A new culinary school stirred up a tempest in a spoon's bowl this week. The San Francisco Cooking School (SFCS) is launching recreational classes soon, and a full-scale culinary program this January. Last week they sent out a media packet that included the spoon you see here (CHOW photographer Chris Rochelle propped it up on a pumpkin pie he happened to be shooting). That spoon—a Gray Kunz, which Saveur praised in 2011—caused a stir.
It came in a box that said this:
Ask 100 chefs what they use for a tasting spoon and you’ll get 50 different answers. The other 50 will say Gray Kunz. You’ll find the Gray Kunz tasting spoon in the pockets of chefs worldwide, as well as the SFCS student kit.

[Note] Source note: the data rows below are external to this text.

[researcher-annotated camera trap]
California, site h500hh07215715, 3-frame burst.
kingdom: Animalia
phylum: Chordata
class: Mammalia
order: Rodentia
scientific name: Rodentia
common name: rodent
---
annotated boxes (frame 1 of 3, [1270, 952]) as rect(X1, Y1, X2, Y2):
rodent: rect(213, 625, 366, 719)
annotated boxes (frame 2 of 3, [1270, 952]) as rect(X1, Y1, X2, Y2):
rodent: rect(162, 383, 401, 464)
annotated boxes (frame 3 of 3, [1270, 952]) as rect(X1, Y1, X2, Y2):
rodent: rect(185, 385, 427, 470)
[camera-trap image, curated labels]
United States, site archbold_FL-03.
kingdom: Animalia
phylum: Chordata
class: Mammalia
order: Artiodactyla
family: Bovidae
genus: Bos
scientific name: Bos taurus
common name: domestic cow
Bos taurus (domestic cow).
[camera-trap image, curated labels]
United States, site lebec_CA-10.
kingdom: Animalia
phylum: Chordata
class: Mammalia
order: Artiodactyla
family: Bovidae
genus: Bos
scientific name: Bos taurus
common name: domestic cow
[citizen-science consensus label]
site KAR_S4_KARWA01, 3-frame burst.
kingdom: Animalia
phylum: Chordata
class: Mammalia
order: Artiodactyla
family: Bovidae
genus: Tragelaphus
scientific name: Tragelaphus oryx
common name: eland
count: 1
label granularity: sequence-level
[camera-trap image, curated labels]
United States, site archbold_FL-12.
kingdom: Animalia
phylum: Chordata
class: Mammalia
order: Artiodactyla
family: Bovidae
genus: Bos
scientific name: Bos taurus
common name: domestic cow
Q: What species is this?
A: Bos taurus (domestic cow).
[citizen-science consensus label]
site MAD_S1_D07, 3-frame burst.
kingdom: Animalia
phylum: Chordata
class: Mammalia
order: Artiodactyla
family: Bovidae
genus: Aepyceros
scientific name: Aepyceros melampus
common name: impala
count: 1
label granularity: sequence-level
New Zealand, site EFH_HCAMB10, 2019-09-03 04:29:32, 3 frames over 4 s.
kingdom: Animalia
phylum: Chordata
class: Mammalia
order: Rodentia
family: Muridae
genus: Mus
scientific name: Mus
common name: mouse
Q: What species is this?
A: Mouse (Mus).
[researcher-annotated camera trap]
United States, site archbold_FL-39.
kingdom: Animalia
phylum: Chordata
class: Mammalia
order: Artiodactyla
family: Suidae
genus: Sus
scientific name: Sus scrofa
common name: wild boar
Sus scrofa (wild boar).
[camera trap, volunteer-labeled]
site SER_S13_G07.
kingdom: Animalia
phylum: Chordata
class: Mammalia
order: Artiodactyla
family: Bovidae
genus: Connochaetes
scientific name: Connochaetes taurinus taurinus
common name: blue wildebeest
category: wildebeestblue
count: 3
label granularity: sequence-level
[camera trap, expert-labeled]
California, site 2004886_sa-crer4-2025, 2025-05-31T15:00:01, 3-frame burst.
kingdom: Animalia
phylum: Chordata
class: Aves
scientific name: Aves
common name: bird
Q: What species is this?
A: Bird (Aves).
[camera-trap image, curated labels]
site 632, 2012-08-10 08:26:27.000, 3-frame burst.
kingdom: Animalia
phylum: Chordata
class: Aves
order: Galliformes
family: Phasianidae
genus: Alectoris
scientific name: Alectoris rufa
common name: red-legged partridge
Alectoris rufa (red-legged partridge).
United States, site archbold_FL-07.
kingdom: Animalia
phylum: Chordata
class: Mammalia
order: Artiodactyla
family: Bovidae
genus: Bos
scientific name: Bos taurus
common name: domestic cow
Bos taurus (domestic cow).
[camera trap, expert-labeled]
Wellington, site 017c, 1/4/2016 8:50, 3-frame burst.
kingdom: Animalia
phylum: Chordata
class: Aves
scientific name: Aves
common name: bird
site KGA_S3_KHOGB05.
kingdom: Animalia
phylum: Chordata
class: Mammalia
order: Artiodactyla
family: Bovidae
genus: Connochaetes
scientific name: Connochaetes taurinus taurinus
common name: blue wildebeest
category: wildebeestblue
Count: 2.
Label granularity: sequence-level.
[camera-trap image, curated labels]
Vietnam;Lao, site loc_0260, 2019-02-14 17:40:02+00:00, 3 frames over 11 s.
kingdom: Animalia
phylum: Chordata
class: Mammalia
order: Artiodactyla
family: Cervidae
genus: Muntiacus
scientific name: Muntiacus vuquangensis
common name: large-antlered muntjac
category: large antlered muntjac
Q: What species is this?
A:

Well, well. One local chef jumped on Twitter to set the record straight. “The new SF Cooking School refers to the Kunz spoon as a tasting spoon? Wrong,” Robbie Lewis tweeted. “It's not for tasting, nor kept in your pocket. Teach better.” San Francisco Chronicle food critic Michael Bauer blogged about how sketchy he finds the whole concept of a tasting spoon. “I like the idea of tasting along the way—it’s what gives great chefs the culinary edge—but I’m not too sure about keeping the spoon in your pocket. How do you sanitize it between tastes?”
Some recipients had obviously taken this spoon thing very, very seriously.
I asked the SFCS director, Jodi Liano, about the unexpected spoon controversy. Did she really expect her students to whip their Gray Kunzes out of the arm pockets on their chef’s coats and jab them into pans to taste for salt?
“The idea is that a spoon can be a chef’s friend,” Liano said, “to tell when something is seasoned properly. That’s something I really want to ingrain with my students: to taste and fix and taste again.” Liano wasn’t about to be pinned to any faux-controversy over the hygiene of employing a single spoon. “You might use plastic spoons—the overarching idea is that there’s a spoon involved,” she said. “It all comes down to tasting.”
I reached Chef Gray Kunz by phone in Manhattan. Kunz said he designed the spoon in the 1990s while at Lespinasse, as a basting and plating spoon, a tool for drizzling, say, gastrique. “It’s part of the tool kit when a chef sets up a station,” Kunz said, “for spooning and saucing. Chefs love it.” Well, he would say that.
Bill Corbett definitely loves his. The pastry chef at Absinthe in San Francisco says he has a huge attachment to his spoons, which include a Gray Kunz. Corbett says savory chefs tend to use it for basting, and for pastry chefs, it might be their favorite spoon for shaping quenelles. But that’s a highly personal decision.
“Spoons are a touchy subject,” Corbett explains. “You don’t touch another cook’s spoon—it’s like an extension of someone’s hand.” In his kitchen, each cook has a pan of clean spoons for tasting and a pan to ditch dirty ones. And the spoons themselves? Cheap stainless steel, purchased by the bundle. Corbett used to use plastic for tasting, but now thinks they’re a waste of money and landfill—they’ve been banned.
Also banned: double-dipping into saucepans. That should make Michael Bauer feel at ease, at least about eating at Absinthe—even if every cook on the line has a shiny Gray Kunz spoon in his or her jacket pocket.